▸ TASK DIRECTIONS
The whole listing below must be printed again exactly, images excluded.

___ MATERIAL PROVIDED ___

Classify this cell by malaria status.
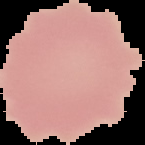
It is uninfected.

Image is 145×145 pixels. From a thin blood film. The area outside the segmented cell region is set to black.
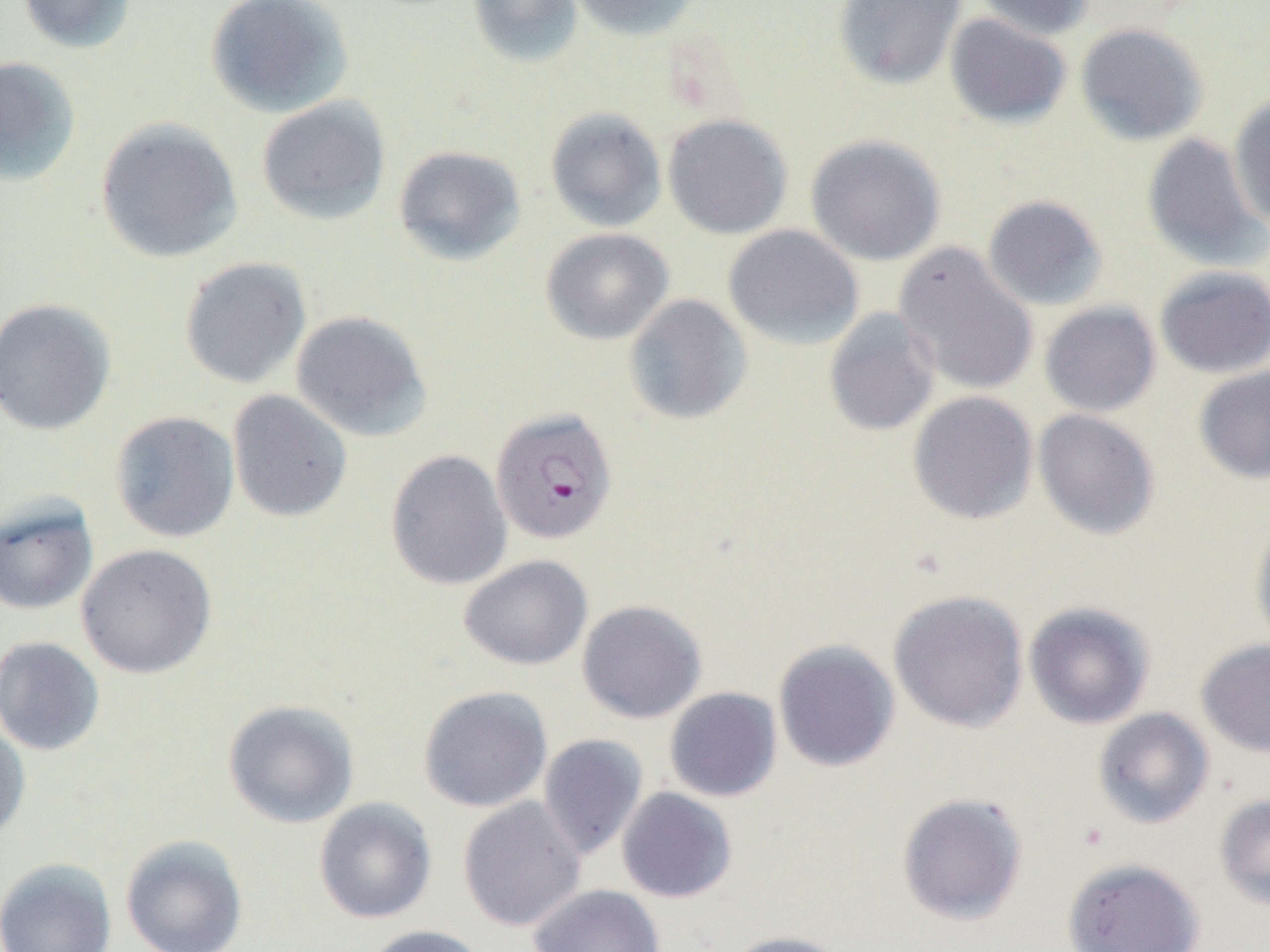
slide_level_diagnosis: Plasmodium falciparum
magnification: 1000x
field_of_view: single
image_size: 1270×952 pixels
modality: optical microscopy
plasmodium_falciparum_infected_red_blood_cell_locations: 'approximate bounding boxes as (x1,y1)-(x2,y2) corner pairs in pixels: (490,407)-(617,544)'
preparation: thin blood film
uninfected_red_blood_cell_locations: 'approximate bounding boxes as (x1,y1)-(x2,y2) corner pairs in pixels: (16,0)-(137,54), (205,0)-(353,119), (468,0)-(583,68), (569,0)-(702,41), (833,0)-(967,89), (973,0)-(1095,40), (944,13)-(1072,128), (1075,22)-(1209,146), (0,55)-(81,187), (1229,93)-(1270,229), (256,95)-(391,226), (544,106)-(668,233), (662,113)-(793,239), (94,117)-(243,264), (1142,132)-(1268,272), (805,134)-(946,266), (393,145)-(526,266), (982,195)-(1108,312), (723,224)-(863,350), (541,228)-(674,345), (893,242)-(1039,397), (178,256)-(312,389), (1155,265)-(1270,378), (623,294)-(753,426), (0,297)-(117,436), (1039,301)-(1161,417), (822,308)-(941,437), (290,310)-(432,442), (1193,364)-(1270,485), (227,390)-(353,522), (908,391)-(1039,525), (1032,408)-(1160,541), (109,411)-(240,543), (385,449)-(513,591), (0,496)-(99,616), (1249,515)-(1270,653), (76,543)-(217,679), (459,555)-(593,670), (888,589)-(1029,733), (576,599)-(707,724), (1023,601)-(1156,730), (0,636)-(105,756), (1195,638)-(1270,758), (773,640)-(901,772), (418,685)-(552,813), (664,687)-(782,802), (222,699)-(360,828), (1092,707)-(1214,829), (0,715)-(31,846), (538,734)-(649,860), (616,787)-(738,903), (896,791)-(1028,926), (1214,794)-(1270,911), (458,796)-(586,931), (313,797)-(437,924), (120,834)-(248,951), (1062,857)-(1205,952), (0,858)-(117,952), (528,884)-(666,952), (360,924)-(489,952), (720,930)-(850,952)'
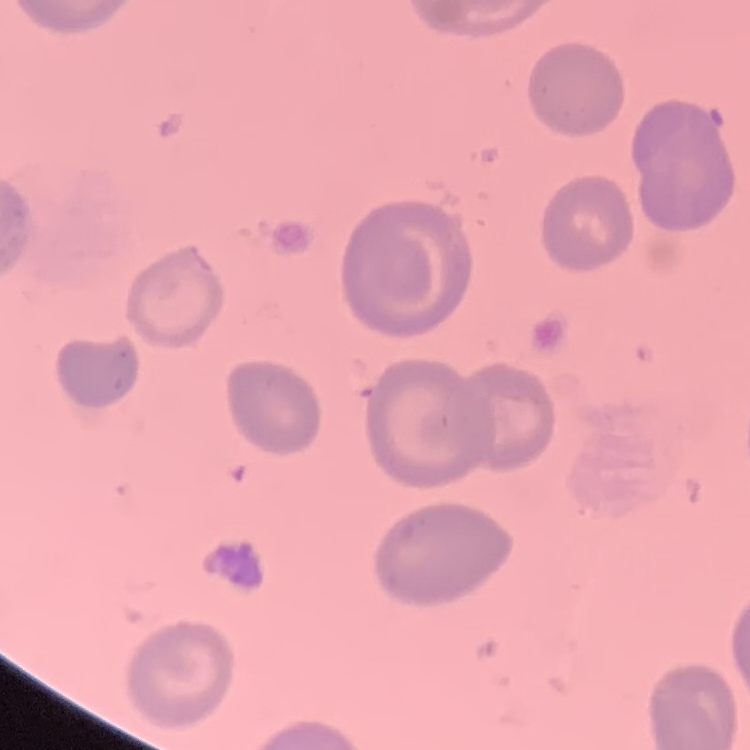
Summary:
  - Red blood cell morphology: no rouleaux formation
  - Preparation: thin blood film
  - Stain: Field's or Giemsa
  - Image type: one tile cut from a larger photomicrograph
Report the malaria status of this cell.
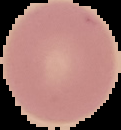

It is uninfected.

Summary:
  - Preparation: thin blood film
  - Image type: segmented cell region with the area outside set to black
  - Image size: 121×130 pixels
State which parasite is depicted.
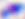
This is Toxoplasma gondii.

Photomicrograph. 400x magnification.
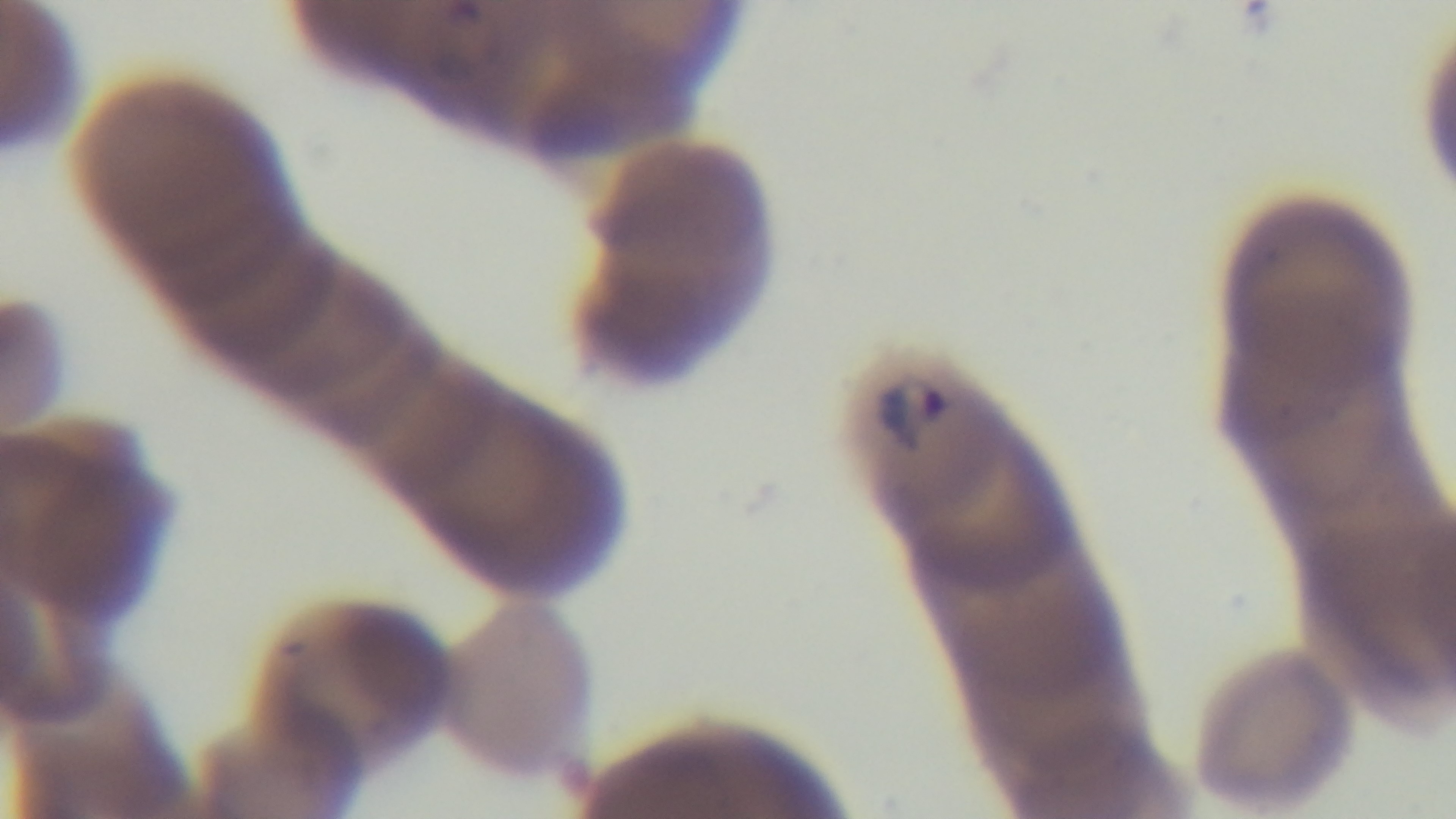
Malaria status: positive. Oil-immersion objective, 100x. Giemsa stain. Preparation: thin. Captured with a mounted 4K digital camera. Photomicrograph. Single field of view.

___

▸ SOLUTION FOR THIS PROBLEM
Classify this cell by malaria status.
It is uninfected.

Image is 145×145 pixels. From a thin blood film. The area outside the segmented cell region is set to black.
slide_level_diagnosis: Plasmodium falciparum
magnification: 1000x
field_of_view: single
image_size: 1270×952 pixels
modality: optical microscopy
plasmodium_falciparum_infected_red_blood_cell_locations: 'approximate bounding boxes as (x1,y1)-(x2,y2) corner pairs in pixels: (490,407)-(617,544)'
preparation: thin blood film
uninfected_red_blood_cell_locations: 'approximate bounding boxes as (x1,y1)-(x2,y2) corner pairs in pixels: (16,0)-(137,54), (205,0)-(353,119), (468,0)-(583,68), (569,0)-(702,41), (833,0)-(967,89), (973,0)-(1095,40), (944,13)-(1072,128), (1075,22)-(1209,146), (0,55)-(81,187), (1229,93)-(1270,229), (256,95)-(391,226), (544,106)-(668,233), (662,113)-(793,239), (94,117)-(243,264), (1142,132)-(1268,272), (805,134)-(946,266), (393,145)-(526,266), (982,195)-(1108,312), (723,224)-(863,350), (541,228)-(674,345), (893,242)-(1039,397), (178,256)-(312,389), (1155,265)-(1270,378), (623,294)-(753,426), (0,297)-(117,436), (1039,301)-(1161,417), (822,308)-(941,437), (290,310)-(432,442), (1193,364)-(1270,485), (227,390)-(353,522), (908,391)-(1039,525), (1032,408)-(1160,541), (109,411)-(240,543), (385,449)-(513,591), (0,496)-(99,616), (1249,515)-(1270,653), (76,543)-(217,679), (459,555)-(593,670), (888,589)-(1029,733), (576,599)-(707,724), (1023,601)-(1156,730), (0,636)-(105,756), (1195,638)-(1270,758), (773,640)-(901,772), (418,685)-(552,813), (664,687)-(782,802), (222,699)-(360,828), (1092,707)-(1214,829), (0,715)-(31,846), (538,734)-(649,860), (616,787)-(738,903), (896,791)-(1028,926), (1214,794)-(1270,911), (458,796)-(586,931), (313,797)-(437,924), (120,834)-(248,951), (1062,857)-(1205,952), (0,858)-(117,952), (528,884)-(666,952), (360,924)-(489,952), (720,930)-(850,952)'
Summary:
  - Red blood cell morphology: no rouleaux formation
  - Preparation: thin blood film
  - Stain: Field's or Giemsa
  - Image type: one tile cut from a larger photomicrograph
Report the malaria status of this cell.

It is uninfected.

Summary:
  - Preparation: thin blood film
  - Image type: segmented cell region with the area outside set to black
  - Image size: 121×130 pixels
State which parasite is depicted.
This is Toxoplasma gondii.

Photomicrograph. 400x magnification.
Malaria status: positive. Oil-immersion objective, 100x. Giemsa stain. Preparation: thin. Captured with a mounted 4K digital camera. Photomicrograph. Single field of view.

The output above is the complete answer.